**EXTRAIT FOURNI**
========================================

Les failles de l’administration fiscale
Selon les estimations de Cobham et Janský, les pertes fiscales estimées du Sénégal en pourcentage du PIB figurent au 19e rang ex-aequo des pertes les plus élevées sur les 147 pays et territoires inclus dans l’échantillon. Cependant, d’autres évaluations donnent un rang bien plus honorable au pays de Bassirou Diomaye Faye.
Il s’agit notamment des estimations de Lépissier et al., qui considèrent le Sénégal comme étant l’un des pays les moins touchés par les FFI ; le pays occupant le 102e rang sur 166 pays pour les sorties en pourcentage du PIB, et 89e en part du total des échanges commerciaux. Sans rentrer dans la bataille des rangs, une implacable constante se dégage : « Quel que soit le classement du pays, la taille absolue des estimations suggère que ce problème est de toute façon important, qui mérite d’être abordé, d’autant plus que le secteur extractif du Sénégal sera amené à revêtir encore plus d’importance une fois que la production de pétrole et de gaz aura commencé », note l’étude.
Le rapport s’est également penché sur les canaux ou mécanismes par lesquels ces FFI sont rendus possibles. Bien que le Sénégal dispose déjà « d’un cadre directeur solide » et des fonctionnaires de « haut niveau de capacité technique » pour lutter contre l’évasion fiscale pratiquée par les multinationales, le rapport souligne que ces pertes peuvent être attribuables à l’insuffisance des effectifs de l’autorité fiscale et au fait que l’administration publique n’utilise toujours pas de solutions de pointe pour lutter contre ces problèmes. Et ce sont autant de faiblesses que peuvent exploiter les entreprises et d’autres auteurs de flux financiers illicites.
C’est d’ailleurs ce que les multinationales ont tendance à faire en utilisant plusieurs modes opératoires pour éviter de payer des impôts dans le secteur extractif, fait savoir le rapport. Il s’agit notamment des sous-facturation des exportations de ressources naturelles, de l’inflation des coûts, de la « Capitalisation restreinte », de l’usage abusif de convention fiscale, de l’écrémage, des transferts indirects à l’étranger et de l’usage abusif de contrats de couverture.
Au regard de l’ampleur du phénomène, de son impact sur le développement socioéconomique et des bonnes perspectives du pays en matière de production gazière et pétrolière, le rapport a formulé des recommandations dans le sens d’aider le Sénégal à contrer les FFI qui érodent ces recettes publiques.
Renforcer les systèmes de contrôle
Au gouvernement sénégalais, il est demandé d’embaucher davantage de contrôleurs fiscaux chargés de traiter les questions du secteur extractif, d’assurer un solide mécanisme de partage de l’information entre les organismes publics et la coordination des politiques contrôlées par les différents ministères, de veiller à ce que les agents des douanes sénégalaises soient capables d’analyser ces données et puissent accéder à n’importe quelle base de données sur les transactions en monnaie étrangère, telle que celle détenue par la Banque centrale des Etats de l’Afrique de l’Ouest (BCEAO).

========================================

Veuillez répondre, à partir de l'extrait sur la fiscalité au Sénégal, à ces trois questions.
(a) D'après les estimations de Cobham et Janský, à quel rang se situent les pertes fiscales du Sénégal en pourcentage du PIB ?
(b) Quel rang Lépissier et al. donnent-ils au Sénégal pour les sorties en pourcentage du PIB ?
(c) Quelle banque centrale est citée comme détentrice d'une base de données sur les transactions en monnaie étrangère ?
Les lignes de données placées ici forment un matériau indépendant de l'extrait.

========================================

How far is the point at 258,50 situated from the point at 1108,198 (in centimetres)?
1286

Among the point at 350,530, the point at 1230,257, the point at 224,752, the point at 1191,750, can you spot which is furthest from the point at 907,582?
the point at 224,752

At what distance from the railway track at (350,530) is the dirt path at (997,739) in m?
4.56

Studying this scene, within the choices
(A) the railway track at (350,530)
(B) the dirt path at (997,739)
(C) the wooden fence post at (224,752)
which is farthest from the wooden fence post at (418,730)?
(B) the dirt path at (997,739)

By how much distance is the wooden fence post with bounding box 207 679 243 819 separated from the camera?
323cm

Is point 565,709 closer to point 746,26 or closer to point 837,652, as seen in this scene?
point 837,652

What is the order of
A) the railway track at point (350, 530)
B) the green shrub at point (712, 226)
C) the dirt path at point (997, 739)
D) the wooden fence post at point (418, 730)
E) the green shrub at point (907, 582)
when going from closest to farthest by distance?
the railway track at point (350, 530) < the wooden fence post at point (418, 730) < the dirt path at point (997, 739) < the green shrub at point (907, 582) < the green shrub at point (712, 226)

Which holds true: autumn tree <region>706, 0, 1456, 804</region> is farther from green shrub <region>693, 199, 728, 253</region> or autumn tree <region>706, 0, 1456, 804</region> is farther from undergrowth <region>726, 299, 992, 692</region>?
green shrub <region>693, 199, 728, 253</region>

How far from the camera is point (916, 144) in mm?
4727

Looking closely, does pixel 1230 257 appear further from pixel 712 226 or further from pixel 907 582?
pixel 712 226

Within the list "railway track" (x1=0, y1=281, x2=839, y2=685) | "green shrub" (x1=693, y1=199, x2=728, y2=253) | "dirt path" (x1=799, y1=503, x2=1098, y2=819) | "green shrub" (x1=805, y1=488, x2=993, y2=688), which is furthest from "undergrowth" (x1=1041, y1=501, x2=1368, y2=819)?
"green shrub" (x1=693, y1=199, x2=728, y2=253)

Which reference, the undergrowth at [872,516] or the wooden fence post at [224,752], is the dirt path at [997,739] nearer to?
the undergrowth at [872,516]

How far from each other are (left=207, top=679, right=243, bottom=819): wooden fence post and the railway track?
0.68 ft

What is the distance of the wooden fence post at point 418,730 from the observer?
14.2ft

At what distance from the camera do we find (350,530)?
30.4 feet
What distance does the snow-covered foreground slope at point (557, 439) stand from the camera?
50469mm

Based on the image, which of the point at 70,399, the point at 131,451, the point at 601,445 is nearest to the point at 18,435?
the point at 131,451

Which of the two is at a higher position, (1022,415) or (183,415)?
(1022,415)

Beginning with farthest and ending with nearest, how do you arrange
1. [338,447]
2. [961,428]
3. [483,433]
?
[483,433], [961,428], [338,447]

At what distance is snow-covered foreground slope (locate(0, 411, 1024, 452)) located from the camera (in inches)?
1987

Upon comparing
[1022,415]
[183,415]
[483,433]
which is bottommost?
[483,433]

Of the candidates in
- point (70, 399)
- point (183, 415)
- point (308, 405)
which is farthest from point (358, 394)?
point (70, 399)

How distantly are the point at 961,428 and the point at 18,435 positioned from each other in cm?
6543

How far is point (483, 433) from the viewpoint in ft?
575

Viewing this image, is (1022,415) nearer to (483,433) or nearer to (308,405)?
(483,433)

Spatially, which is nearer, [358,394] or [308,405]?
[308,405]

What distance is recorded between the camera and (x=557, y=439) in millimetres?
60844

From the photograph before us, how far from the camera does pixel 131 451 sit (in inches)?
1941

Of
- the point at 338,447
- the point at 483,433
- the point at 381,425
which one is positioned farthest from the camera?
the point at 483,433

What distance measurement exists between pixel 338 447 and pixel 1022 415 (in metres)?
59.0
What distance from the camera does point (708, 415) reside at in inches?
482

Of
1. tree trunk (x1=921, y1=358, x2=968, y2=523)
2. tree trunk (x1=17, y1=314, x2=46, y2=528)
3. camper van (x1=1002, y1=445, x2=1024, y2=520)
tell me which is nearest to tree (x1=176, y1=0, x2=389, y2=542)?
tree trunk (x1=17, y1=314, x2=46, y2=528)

========================================

**RÉPONSE ATTENDUE**
(a) Au 19e rang ex-aequo sur 147 pays et territoires.
(b) Le 102e rang sur 166 pays.
(c) La Banque centrale des Etats de l'Afrique de l'Ouest (BCEAO).